PROBLEM TO WORK ON:
Please repeat the listing below in its entirety, exactly.

INFORMATION SHOWN:
────
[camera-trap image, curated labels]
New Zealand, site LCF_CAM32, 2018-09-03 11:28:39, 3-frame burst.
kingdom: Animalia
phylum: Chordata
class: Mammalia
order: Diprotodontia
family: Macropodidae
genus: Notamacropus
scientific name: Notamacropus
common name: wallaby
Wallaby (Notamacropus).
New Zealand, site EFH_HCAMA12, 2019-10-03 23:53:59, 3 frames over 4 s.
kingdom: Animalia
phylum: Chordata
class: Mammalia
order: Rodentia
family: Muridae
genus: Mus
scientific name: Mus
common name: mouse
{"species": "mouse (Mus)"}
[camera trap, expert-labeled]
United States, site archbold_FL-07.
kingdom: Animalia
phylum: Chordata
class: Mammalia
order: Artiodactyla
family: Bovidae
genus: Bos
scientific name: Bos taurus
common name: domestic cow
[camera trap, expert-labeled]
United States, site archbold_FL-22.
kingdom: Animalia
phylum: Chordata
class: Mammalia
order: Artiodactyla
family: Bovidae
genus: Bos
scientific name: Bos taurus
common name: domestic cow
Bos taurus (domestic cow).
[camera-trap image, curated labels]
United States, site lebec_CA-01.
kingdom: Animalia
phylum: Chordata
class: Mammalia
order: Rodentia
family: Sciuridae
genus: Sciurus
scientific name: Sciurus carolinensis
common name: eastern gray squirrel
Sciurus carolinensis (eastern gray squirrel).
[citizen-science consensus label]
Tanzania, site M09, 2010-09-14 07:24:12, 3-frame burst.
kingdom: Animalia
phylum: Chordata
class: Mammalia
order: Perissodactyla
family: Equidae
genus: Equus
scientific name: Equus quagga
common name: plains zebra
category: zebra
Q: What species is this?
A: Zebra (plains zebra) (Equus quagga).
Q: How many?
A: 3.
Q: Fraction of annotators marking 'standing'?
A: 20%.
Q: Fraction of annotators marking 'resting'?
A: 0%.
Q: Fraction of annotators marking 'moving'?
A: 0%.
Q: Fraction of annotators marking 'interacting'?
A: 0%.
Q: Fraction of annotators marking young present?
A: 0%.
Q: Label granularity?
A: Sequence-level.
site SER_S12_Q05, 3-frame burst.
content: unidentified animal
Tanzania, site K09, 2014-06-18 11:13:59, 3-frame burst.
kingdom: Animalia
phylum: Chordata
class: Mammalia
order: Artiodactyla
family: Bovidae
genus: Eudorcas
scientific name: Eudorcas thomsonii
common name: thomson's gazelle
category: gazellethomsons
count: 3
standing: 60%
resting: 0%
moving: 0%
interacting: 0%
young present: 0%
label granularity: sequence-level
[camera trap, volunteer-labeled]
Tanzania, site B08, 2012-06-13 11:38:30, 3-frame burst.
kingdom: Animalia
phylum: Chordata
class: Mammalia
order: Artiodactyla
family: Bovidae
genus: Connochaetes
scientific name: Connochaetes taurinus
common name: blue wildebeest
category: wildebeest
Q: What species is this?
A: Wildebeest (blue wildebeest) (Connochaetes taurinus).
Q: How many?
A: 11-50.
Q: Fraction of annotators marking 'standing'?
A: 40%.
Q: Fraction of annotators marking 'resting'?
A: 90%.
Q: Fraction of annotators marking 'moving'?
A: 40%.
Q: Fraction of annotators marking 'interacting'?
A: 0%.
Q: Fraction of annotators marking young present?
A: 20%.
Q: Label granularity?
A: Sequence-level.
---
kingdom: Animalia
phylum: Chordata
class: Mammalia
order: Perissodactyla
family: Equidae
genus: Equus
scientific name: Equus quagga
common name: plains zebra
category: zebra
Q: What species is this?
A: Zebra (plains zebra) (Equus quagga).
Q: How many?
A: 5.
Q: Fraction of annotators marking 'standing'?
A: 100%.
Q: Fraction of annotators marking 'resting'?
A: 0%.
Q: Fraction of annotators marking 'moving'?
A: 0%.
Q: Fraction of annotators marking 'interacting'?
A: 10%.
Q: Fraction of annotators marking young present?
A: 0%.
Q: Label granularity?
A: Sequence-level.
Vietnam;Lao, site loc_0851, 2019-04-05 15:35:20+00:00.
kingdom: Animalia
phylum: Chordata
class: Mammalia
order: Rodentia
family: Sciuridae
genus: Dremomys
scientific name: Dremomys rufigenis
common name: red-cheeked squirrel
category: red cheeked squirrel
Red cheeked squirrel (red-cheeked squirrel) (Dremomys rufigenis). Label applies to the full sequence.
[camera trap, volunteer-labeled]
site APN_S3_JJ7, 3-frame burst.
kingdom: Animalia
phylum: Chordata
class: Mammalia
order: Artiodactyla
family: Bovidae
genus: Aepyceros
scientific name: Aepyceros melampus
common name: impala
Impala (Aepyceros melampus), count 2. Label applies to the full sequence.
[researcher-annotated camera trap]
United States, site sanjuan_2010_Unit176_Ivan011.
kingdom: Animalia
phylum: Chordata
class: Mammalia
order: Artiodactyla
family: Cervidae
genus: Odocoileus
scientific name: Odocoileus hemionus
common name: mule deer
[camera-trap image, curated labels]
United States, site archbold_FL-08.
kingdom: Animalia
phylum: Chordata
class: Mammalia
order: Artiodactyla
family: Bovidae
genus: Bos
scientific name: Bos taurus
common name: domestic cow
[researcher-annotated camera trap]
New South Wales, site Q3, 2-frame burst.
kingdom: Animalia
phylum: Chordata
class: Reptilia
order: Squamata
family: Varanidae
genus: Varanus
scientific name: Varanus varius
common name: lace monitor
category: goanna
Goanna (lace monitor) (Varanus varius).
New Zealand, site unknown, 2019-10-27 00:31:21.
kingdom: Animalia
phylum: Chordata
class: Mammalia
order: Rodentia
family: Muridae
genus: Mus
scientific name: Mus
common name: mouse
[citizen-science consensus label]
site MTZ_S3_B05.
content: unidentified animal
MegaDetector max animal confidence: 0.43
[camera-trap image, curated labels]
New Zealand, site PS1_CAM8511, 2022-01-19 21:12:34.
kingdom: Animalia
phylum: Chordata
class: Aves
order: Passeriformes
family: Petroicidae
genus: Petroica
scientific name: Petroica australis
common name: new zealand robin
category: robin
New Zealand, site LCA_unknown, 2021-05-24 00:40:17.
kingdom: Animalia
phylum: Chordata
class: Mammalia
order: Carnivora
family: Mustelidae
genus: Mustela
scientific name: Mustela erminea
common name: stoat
────
SOLUTION TO THIS EXERCISE:
[camera-trap image, curated labels]
New Zealand, site LCF_CAM32, 2018-09-03 11:28:39, 3-frame burst.
kingdom: Animalia
phylum: Chordata
class: Mammalia
order: Diprotodontia
family: Macropodidae
genus: Notamacropus
scientific name: Notamacropus
common name: wallaby
Wallaby (Notamacropus).
New Zealand, site EFH_HCAMA12, 2019-10-03 23:53:59, 3 frames over 4 s.
kingdom: Animalia
phylum: Chordata
class: Mammalia
order: Rodentia
family: Muridae
genus: Mus
scientific name: Mus
common name: mouse
{"species": "mouse (Mus)"}
[camera trap, expert-labeled]
United States, site archbold_FL-07.
kingdom: Animalia
phylum: Chordata
class: Mammalia
order: Artiodactyla
family: Bovidae
genus: Bos
scientific name: Bos taurus
common name: domestic cow
[camera trap, expert-labeled]
United States, site archbold_FL-22.
kingdom: Animalia
phylum: Chordata
class: Mammalia
order: Artiodactyla
family: Bovidae
genus: Bos
scientific name: Bos taurus
common name: domestic cow
Bos taurus (domestic cow).
[camera-trap image, curated labels]
United States, site lebec_CA-01.
kingdom: Animalia
phylum: Chordata
class: Mammalia
order: Rodentia
family: Sciuridae
genus: Sciurus
scientific name: Sciurus carolinensis
common name: eastern gray squirrel
Sciurus carolinensis (eastern gray squirrel).
[citizen-science consensus label]
Tanzania, site M09, 2010-09-14 07:24:12, 3-frame burst.
kingdom: Animalia
phylum: Chordata
class: Mammalia
order: Perissodactyla
family: Equidae
genus: Equus
scientific name: Equus quagga
common name: plains zebra
category: zebra
Q: What species is this?
A: Zebra (plains zebra) (Equus quagga).
Q: How many?
A: 3.
Q: Fraction of annotators marking 'standing'?
A: 20%.
Q: Fraction of annotators marking 'resting'?
A: 0%.
Q: Fraction of annotators marking 'moving'?
A: 0%.
Q: Fraction of annotators marking 'interacting'?
A: 0%.
Q: Fraction of annotators marking young present?
A: 0%.
Q: Label granularity?
A: Sequence-level.
site SER_S12_Q05, 3-frame burst.
content: unidentified animal
Tanzania, site K09, 2014-06-18 11:13:59, 3-frame burst.
kingdom: Animalia
phylum: Chordata
class: Mammalia
order: Artiodactyla
family: Bovidae
genus: Eudorcas
scientific name: Eudorcas thomsonii
common name: thomson's gazelle
category: gazellethomsons
count: 3
standing: 60%
resting: 0%
moving: 0%
interacting: 0%
young present: 0%
label granularity: sequence-level
[camera trap, volunteer-labeled]
Tanzania, site B08, 2012-06-13 11:38:30, 3-frame burst.
kingdom: Animalia
phylum: Chordata
class: Mammalia
order: Artiodactyla
family: Bovidae
genus: Connochaetes
scientific name: Connochaetes taurinus
common name: blue wildebeest
category: wildebeest
Q: What species is this?
A: Wildebeest (blue wildebeest) (Connochaetes taurinus).
Q: How many?
A: 11-50.
Q: Fraction of annotators marking 'standing'?
A: 40%.
Q: Fraction of annotators marking 'resting'?
A: 90%.
Q: Fraction of annotators marking 'moving'?
A: 40%.
Q: Fraction of annotators marking 'interacting'?
A: 0%.
Q: Fraction of annotators marking young present?
A: 20%.
Q: Label granularity?
A: Sequence-level.
---
kingdom: Animalia
phylum: Chordata
class: Mammalia
order: Perissodactyla
family: Equidae
genus: Equus
scientific name: Equus quagga
common name: plains zebra
category: zebra
Q: What species is this?
A: Zebra (plains zebra) (Equus quagga).
Q: How many?
A: 5.
Q: Fraction of annotators marking 'standing'?
A: 100%.
Q: Fraction of annotators marking 'resting'?
A: 0%.
Q: Fraction of annotators marking 'moving'?
A: 0%.
Q: Fraction of annotators marking 'interacting'?
A: 10%.
Q: Fraction of annotators marking young present?
A: 0%.
Q: Label granularity?
A: Sequence-level.
Vietnam;Lao, site loc_0851, 2019-04-05 15:35:20+00:00.
kingdom: Animalia
phylum: Chordata
class: Mammalia
order: Rodentia
family: Sciuridae
genus: Dremomys
scientific name: Dremomys rufigenis
common name: red-cheeked squirrel
category: red cheeked squirrel
Red cheeked squirrel (red-cheeked squirrel) (Dremomys rufigenis). Label applies to the full sequence.
[camera trap, volunteer-labeled]
site APN_S3_JJ7, 3-frame burst.
kingdom: Animalia
phylum: Chordata
class: Mammalia
order: Artiodactyla
family: Bovidae
genus: Aepyceros
scientific name: Aepyceros melampus
common name: impala
Impala (Aepyceros melampus), count 2. Label applies to the full sequence.
[researcher-annotated camera trap]
United States, site sanjuan_2010_Unit176_Ivan011.
kingdom: Animalia
phylum: Chordata
class: Mammalia
order: Artiodactyla
family: Cervidae
genus: Odocoileus
scientific name: Odocoileus hemionus
common name: mule deer
[camera-trap image, curated labels]
United States, site archbold_FL-08.
kingdom: Animalia
phylum: Chordata
class: Mammalia
order: Artiodactyla
family: Bovidae
genus: Bos
scientific name: Bos taurus
common name: domestic cow
[researcher-annotated camera trap]
New South Wales, site Q3, 2-frame burst.
kingdom: Animalia
phylum: Chordata
class: Reptilia
order: Squamata
family: Varanidae
genus: Varanus
scientific name: Varanus varius
common name: lace monitor
category: goanna
Goanna (lace monitor) (Varanus varius).
New Zealand, site unknown, 2019-10-27 00:31:21.
kingdom: Animalia
phylum: Chordata
class: Mammalia
order: Rodentia
family: Muridae
genus: Mus
scientific name: Mus
common name: mouse
[citizen-science consensus label]
site MTZ_S3_B05.
content: unidentified animal
MegaDetector max animal confidence: 0.43
[camera-trap image, curated labels]
New Zealand, site PS1_CAM8511, 2022-01-19 21:12:34.
kingdom: Animalia
phylum: Chordata
class: Aves
order: Passeriformes
family: Petroicidae
genus: Petroica
scientific name: Petroica australis
common name: new zealand robin
category: robin
New Zealand, site LCA_unknown, 2021-05-24 00:40:17.
kingdom: Animalia
phylum: Chordata
class: Mammalia
order: Carnivora
family: Mustelidae
genus: Mustela
scientific name: Mustela erminea
common name: stoat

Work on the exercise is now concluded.